Even given that airlines hate their customers and the third parties who write tickets for them, the move comes at a strange time for Lufthansa. It's embroiled in a year-long fight with its pilots and has taken a dozen schedule-wrecking strikes in the last year. Its f light attendants are now threatening job actions, too. Its Austrian Airlines division suffered labor disruptions last year. And Lufthansa is still trying to win back passenger trust after the March Germanwings tragedy.

Given these less-than-appealing realities, why would we pay Lufthansa 16 euros more than any other airline? (Other carriers are barred from charging a similar fee by their contracts with the GDS services.) Why, in fact, should we even consider the fee a reality given that this dispute is eerily similar to a fight American Airlines waged a few years ago?

Logic dictates that Lufthansa's proposed fee will disappear as soon as it and the GDS firms negotiate deals that lower costs for the German carrier and its subsidiaries. After all, that's what happened in the 2011 American dispute. In the meantime, however, the question remains: Why do airlines hate us and demand we pay for their intramural disputes?

Of course, no discussion of airlines hating on customers is complete without United Airlines. You have surely heard about last weekend's nightmare when a United flight from Chicago to London diverted to Goose Bay, Canada. Nearly 200 passengers were held for almost a full day in an unheated military barracks and given virtually no information about their fate.
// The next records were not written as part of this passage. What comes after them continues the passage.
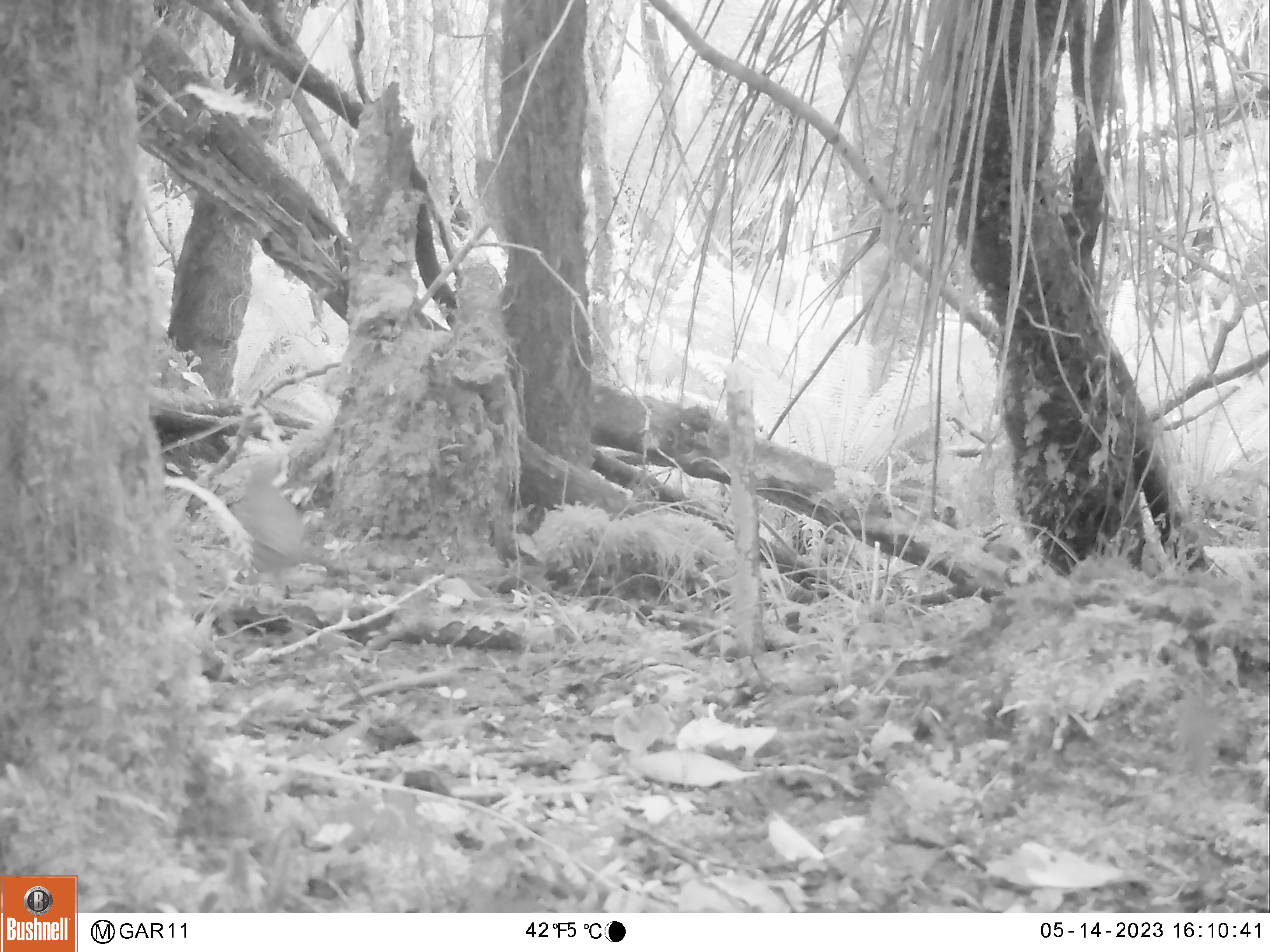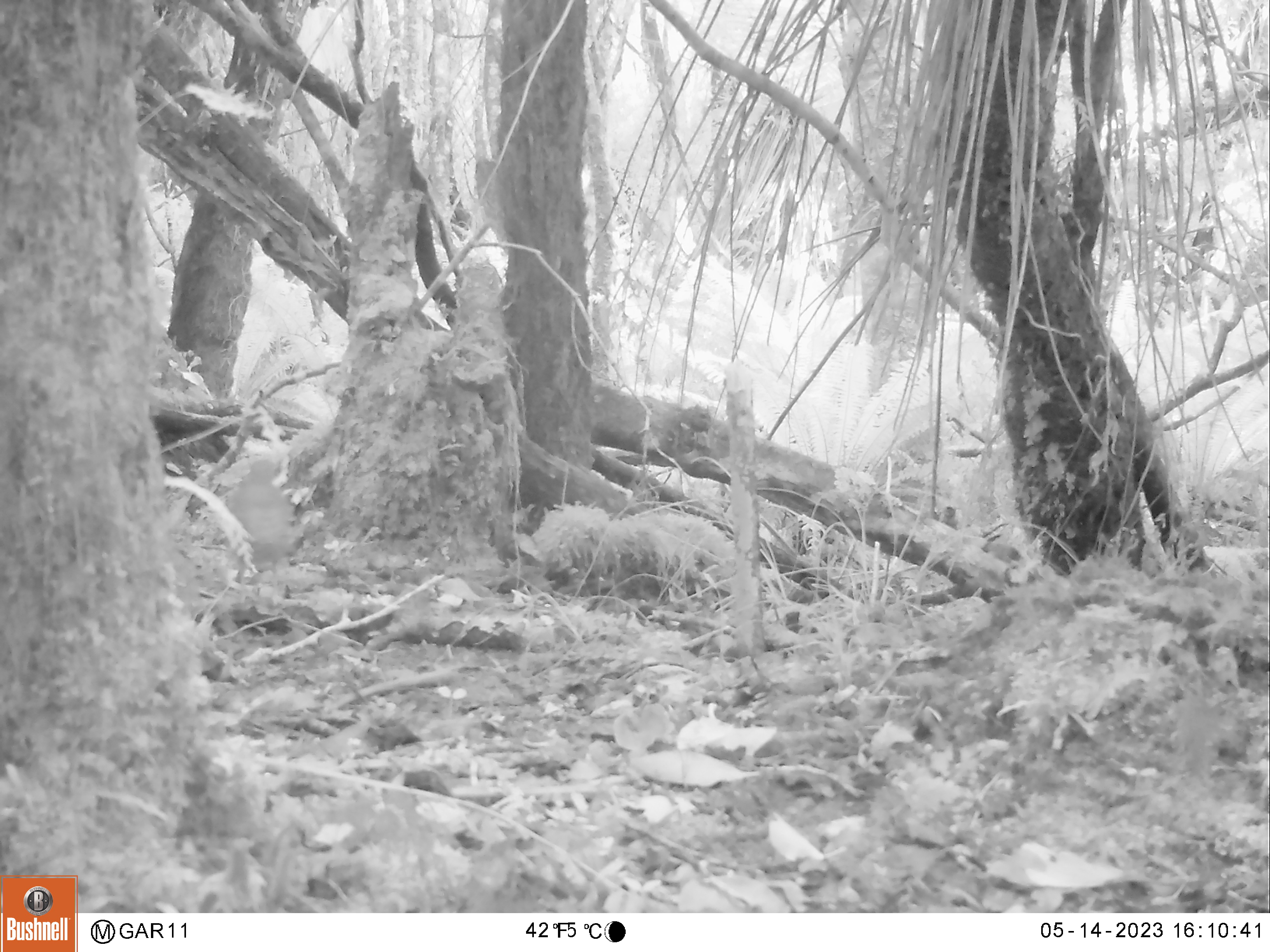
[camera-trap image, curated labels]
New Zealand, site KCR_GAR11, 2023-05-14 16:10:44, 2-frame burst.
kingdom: Animalia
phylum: Chordata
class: Aves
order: Passeriformes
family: Turdidae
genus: Turdus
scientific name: Turdus philomelos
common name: song thrush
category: thrush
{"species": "thrush (song thrush) (Turdus philomelos)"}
And no story about the incident was published without mention of an insulting tweet from United's social media team that belittled passengers' complaints.

In fairness to United, it's unwise to question a captain's decision to divert a flight if he believed the aircraft was not airworthy. And central Labrador is hardly Bali Ha'i. By my count, there are fewer than 150 accommodations available for transients. United probably had no choice but to warehouse the flyers in the barracks.

But United's disdain for customers and its own corporate image is underlined by how little information the stranded flyers received and how long United left them in Goose Bay without transportation. And United's post-incident spin has been horrendous: No explanation from a top executive, no real apology or believable expression of remorse, skimpy compensation for the displaced flyers and no tangible information of why the aircraft was diverted.

In other words, United hates us. All the airlines do.